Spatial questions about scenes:
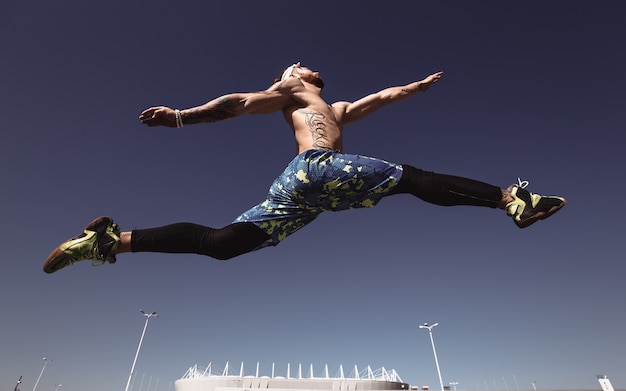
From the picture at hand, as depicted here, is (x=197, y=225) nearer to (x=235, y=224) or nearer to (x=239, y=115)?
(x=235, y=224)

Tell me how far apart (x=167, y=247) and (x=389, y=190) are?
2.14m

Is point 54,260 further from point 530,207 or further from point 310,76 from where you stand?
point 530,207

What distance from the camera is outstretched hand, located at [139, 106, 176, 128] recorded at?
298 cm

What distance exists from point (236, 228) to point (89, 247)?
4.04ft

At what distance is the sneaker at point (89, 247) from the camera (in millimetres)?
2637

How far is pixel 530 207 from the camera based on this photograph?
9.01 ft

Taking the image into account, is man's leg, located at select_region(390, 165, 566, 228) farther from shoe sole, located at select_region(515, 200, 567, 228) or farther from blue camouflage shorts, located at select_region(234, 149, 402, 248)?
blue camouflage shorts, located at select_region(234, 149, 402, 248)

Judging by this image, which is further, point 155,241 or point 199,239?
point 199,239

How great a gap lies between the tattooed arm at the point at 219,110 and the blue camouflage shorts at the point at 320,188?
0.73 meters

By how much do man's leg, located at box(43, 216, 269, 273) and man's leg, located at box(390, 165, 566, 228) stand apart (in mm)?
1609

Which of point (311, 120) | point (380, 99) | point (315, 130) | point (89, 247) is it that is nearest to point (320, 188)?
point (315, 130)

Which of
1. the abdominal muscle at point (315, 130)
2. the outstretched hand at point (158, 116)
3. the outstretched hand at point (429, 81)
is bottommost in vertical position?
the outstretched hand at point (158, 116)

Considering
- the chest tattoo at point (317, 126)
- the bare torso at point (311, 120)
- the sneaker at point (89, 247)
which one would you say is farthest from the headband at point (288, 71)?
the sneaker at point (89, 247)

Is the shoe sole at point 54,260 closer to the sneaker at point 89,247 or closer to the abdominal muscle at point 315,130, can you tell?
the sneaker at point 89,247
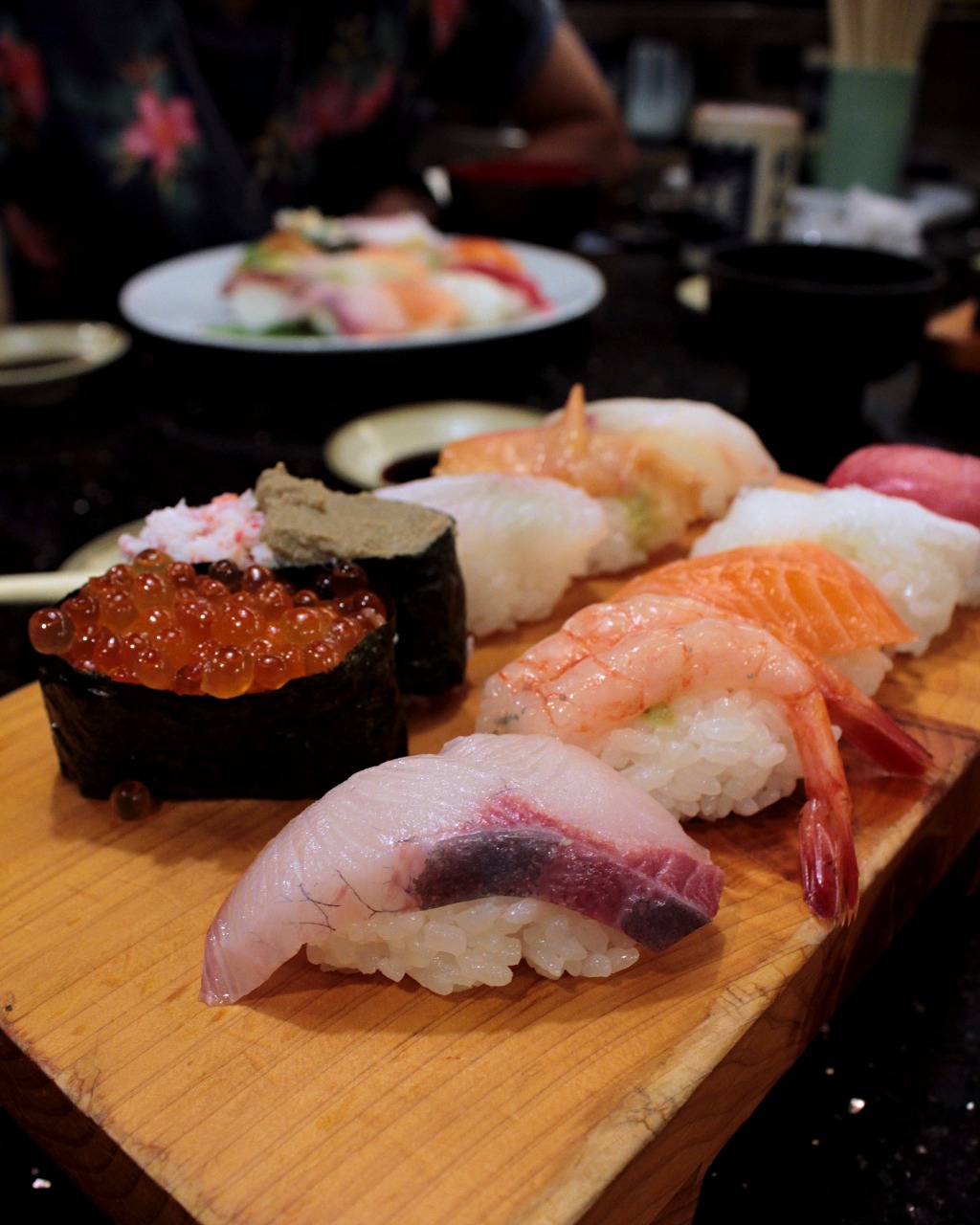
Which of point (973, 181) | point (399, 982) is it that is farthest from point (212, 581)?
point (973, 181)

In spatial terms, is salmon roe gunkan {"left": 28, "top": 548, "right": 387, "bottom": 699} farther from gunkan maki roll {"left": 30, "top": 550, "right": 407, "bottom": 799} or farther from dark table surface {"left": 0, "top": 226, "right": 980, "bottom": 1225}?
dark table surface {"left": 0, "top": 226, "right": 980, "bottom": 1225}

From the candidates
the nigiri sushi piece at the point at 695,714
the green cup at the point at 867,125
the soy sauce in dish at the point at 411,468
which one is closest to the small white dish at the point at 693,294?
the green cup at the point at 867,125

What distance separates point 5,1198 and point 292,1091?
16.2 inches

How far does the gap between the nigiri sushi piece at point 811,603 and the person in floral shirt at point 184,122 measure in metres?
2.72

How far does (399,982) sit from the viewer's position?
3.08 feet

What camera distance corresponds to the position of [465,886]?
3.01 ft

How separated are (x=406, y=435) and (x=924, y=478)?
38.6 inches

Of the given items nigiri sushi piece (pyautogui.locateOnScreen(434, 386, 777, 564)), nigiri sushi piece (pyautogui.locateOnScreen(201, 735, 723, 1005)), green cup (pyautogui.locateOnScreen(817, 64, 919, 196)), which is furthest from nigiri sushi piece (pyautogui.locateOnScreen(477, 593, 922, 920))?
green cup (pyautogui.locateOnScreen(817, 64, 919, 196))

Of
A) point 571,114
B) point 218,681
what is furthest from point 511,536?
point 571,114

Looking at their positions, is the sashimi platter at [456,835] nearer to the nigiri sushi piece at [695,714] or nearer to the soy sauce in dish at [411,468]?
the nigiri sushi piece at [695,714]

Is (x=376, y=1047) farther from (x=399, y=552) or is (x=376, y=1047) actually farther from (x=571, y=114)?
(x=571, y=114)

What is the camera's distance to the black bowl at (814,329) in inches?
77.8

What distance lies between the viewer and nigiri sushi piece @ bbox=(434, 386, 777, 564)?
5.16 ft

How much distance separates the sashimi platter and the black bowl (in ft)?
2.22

▶ _Written problem_:
Retype all of the data above word for word, leaving out the pictures.

▶ _Completed task_:
From the picture at hand, as depicted here, is (x=197, y=225) nearer to (x=235, y=224) or nearer to (x=239, y=115)?
(x=235, y=224)

Tell me how far apart (x=167, y=247) and (x=389, y=190) are?
2.14m

Is point 54,260 further from point 530,207 or further from point 310,76 from where you stand?
point 530,207

What distance from the camera is outstretched hand, located at [139, 106, 176, 128] recorded at?
298 cm

What distance exists from point (236, 228) to point (89, 247)?
4.04ft

At what distance is the sneaker at point (89, 247) from the camera (in millimetres)?
2637

How far is pixel 530 207 from the camera based on this photograph?
9.01 ft

Taking the image into account, is man's leg, located at select_region(390, 165, 566, 228) farther from shoe sole, located at select_region(515, 200, 567, 228) or farther from blue camouflage shorts, located at select_region(234, 149, 402, 248)?
blue camouflage shorts, located at select_region(234, 149, 402, 248)

Judging by this image, which is further, point 155,241 or point 199,239?
point 199,239

How great a gap lies between the tattooed arm at the point at 219,110 and the blue camouflage shorts at the point at 320,188?
0.73 meters

By how much do man's leg, located at box(43, 216, 269, 273) and man's leg, located at box(390, 165, 566, 228) stand apart (in mm)?
1609

Which of point (311, 120) | point (380, 99) | point (315, 130) | point (89, 247) is it that is nearest to point (320, 188)?
point (315, 130)

Which of
1. the abdominal muscle at point (315, 130)
2. the outstretched hand at point (158, 116)
3. the outstretched hand at point (429, 81)
is bottommost in vertical position?
the outstretched hand at point (158, 116)

Considering
- the chest tattoo at point (317, 126)
- the bare torso at point (311, 120)
- the sneaker at point (89, 247)
which one would you say is farthest from the headband at point (288, 71)?
the sneaker at point (89, 247)

Is the shoe sole at point 54,260 closer to the sneaker at point 89,247 or closer to the abdominal muscle at point 315,130, can you tell?
the sneaker at point 89,247
Which of point (973, 181) | point (399, 982) is it that is farthest from point (212, 581)?
point (973, 181)

In spatial terms, is salmon roe gunkan {"left": 28, "top": 548, "right": 387, "bottom": 699} farther from gunkan maki roll {"left": 30, "top": 550, "right": 407, "bottom": 799} or farther from dark table surface {"left": 0, "top": 226, "right": 980, "bottom": 1225}?
dark table surface {"left": 0, "top": 226, "right": 980, "bottom": 1225}

From the candidates
the nigiri sushi piece at the point at 695,714
the green cup at the point at 867,125
the soy sauce in dish at the point at 411,468
which one is closest to the small white dish at the point at 693,294?
the green cup at the point at 867,125

What distance separates point 5,1198 and point 292,1091?
16.2 inches

How far does the gap between the nigiri sushi piece at point 811,603 and the person in floral shirt at point 184,122 measure in metres?
2.72

How far does (399,982) sit from the viewer's position?
3.08 feet

What camera distance corresponds to the position of [465,886]?
3.01 ft

How separated are (x=406, y=435) and (x=924, y=478)?
38.6 inches

Of the given items nigiri sushi piece (pyautogui.locateOnScreen(434, 386, 777, 564)), nigiri sushi piece (pyautogui.locateOnScreen(201, 735, 723, 1005)), green cup (pyautogui.locateOnScreen(817, 64, 919, 196)), which is furthest from nigiri sushi piece (pyautogui.locateOnScreen(477, 593, 922, 920))?
green cup (pyautogui.locateOnScreen(817, 64, 919, 196))

Of
A) point 571,114
B) point 218,681
what is furthest from point 511,536?
point 571,114

Looking at their positions, is the sashimi platter at [456,835] nearer to the nigiri sushi piece at [695,714] or nearer to the soy sauce in dish at [411,468]?
the nigiri sushi piece at [695,714]

Is (x=376, y=1047) farther from (x=399, y=552) or is (x=376, y=1047) actually farther from (x=571, y=114)?
(x=571, y=114)

What is the camera's distance to the black bowl at (814,329) in inches?
77.8

What distance lies between the viewer and nigiri sushi piece @ bbox=(434, 386, 777, 564)?
5.16 ft

How much distance separates the sashimi platter and the black bowl (in ft)?
2.22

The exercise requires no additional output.